■ WHAT IS BEING ASKED ■
Verbatim repeat, images excluded. Give each entry again as written.

(Images for object localization)

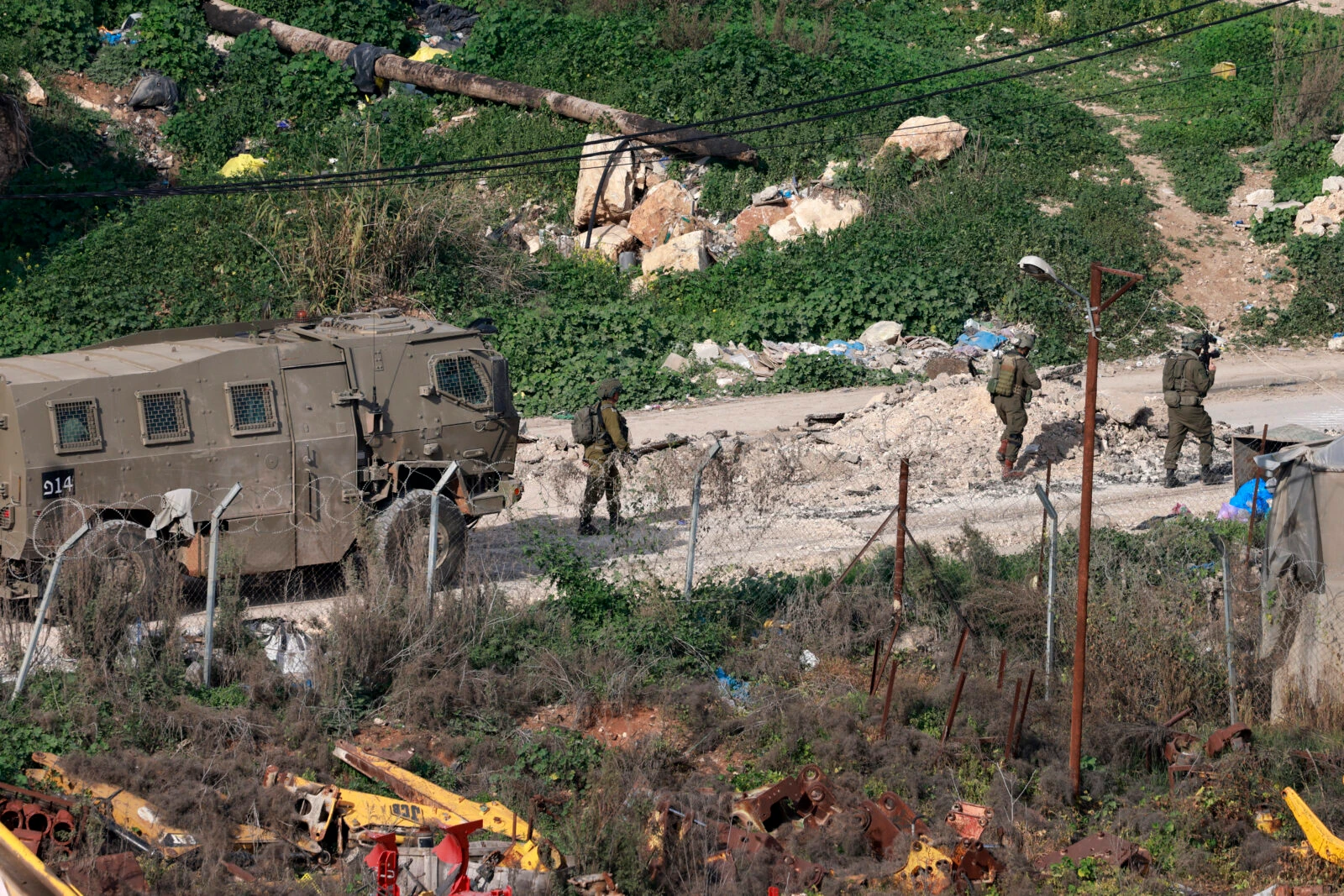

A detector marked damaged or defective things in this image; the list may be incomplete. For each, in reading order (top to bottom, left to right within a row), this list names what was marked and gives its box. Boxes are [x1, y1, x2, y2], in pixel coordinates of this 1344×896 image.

rusty metal post [682, 440, 726, 599]
rusty metal post [951, 628, 973, 668]
rusty metal post [876, 663, 897, 741]
rusty metal post [946, 671, 968, 741]
rusty metal post [1005, 679, 1021, 757]
rusty metal post [1011, 668, 1032, 752]
rusty machinery part [1210, 720, 1247, 757]
rusty machinery part [736, 762, 838, 832]
rusty machinery part [892, 838, 957, 892]
rusty machinery part [946, 800, 1000, 843]
rusty machinery part [1032, 832, 1150, 876]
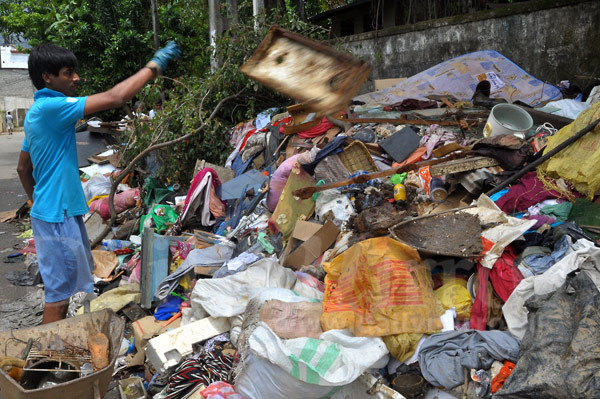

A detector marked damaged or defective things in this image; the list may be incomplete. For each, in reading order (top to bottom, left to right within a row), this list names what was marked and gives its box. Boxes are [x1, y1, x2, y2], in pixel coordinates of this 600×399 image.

rusty metal sheet [239, 26, 370, 114]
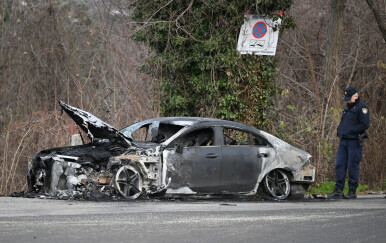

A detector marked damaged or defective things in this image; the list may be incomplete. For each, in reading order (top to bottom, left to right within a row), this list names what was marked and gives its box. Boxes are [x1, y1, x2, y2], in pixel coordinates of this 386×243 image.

burnt wheel [115, 165, 144, 199]
burnt car [27, 101, 316, 200]
charred car body [27, 101, 316, 200]
burnt wheel [264, 170, 292, 200]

■ EXERCISE ANSWER ■
A detector marked damaged or defective things in this image; the list may be incomplete. For each, in reading order (top to bottom, left to right within a row), this list names what was marked and gives its box. Boxes are [x1, y1, x2, y2], in pixel coordinates of this 1344×896 image.

rusty metal post [682, 440, 726, 599]
rusty metal post [951, 628, 973, 668]
rusty metal post [876, 663, 897, 741]
rusty metal post [946, 671, 968, 741]
rusty metal post [1005, 679, 1021, 757]
rusty metal post [1011, 668, 1032, 752]
rusty machinery part [1210, 720, 1247, 757]
rusty machinery part [736, 762, 838, 832]
rusty machinery part [892, 838, 957, 892]
rusty machinery part [946, 800, 1000, 843]
rusty machinery part [1032, 832, 1150, 876]

A detector marked damaged or defective things in this image; the list may be incomplete. For each, in reading order (top to bottom, left to right within a row), this list names what was marked and gives its box. Boxes are [x1, y1, x2, y2], in pixel coordinates of this 600×399 image.

rusty metal sheet [239, 26, 370, 114]

A detector marked damaged or defective things in this image; the list may be incomplete. For each, in reading order (top to bottom, left to right within a row), this list names what was marked and gives its box. Boxes are [x1, y1, x2, y2], in pixel coordinates of this 386×243 image.

burnt wheel [115, 165, 144, 199]
burnt car [27, 101, 316, 200]
charred car body [27, 101, 316, 200]
burnt wheel [264, 170, 292, 200]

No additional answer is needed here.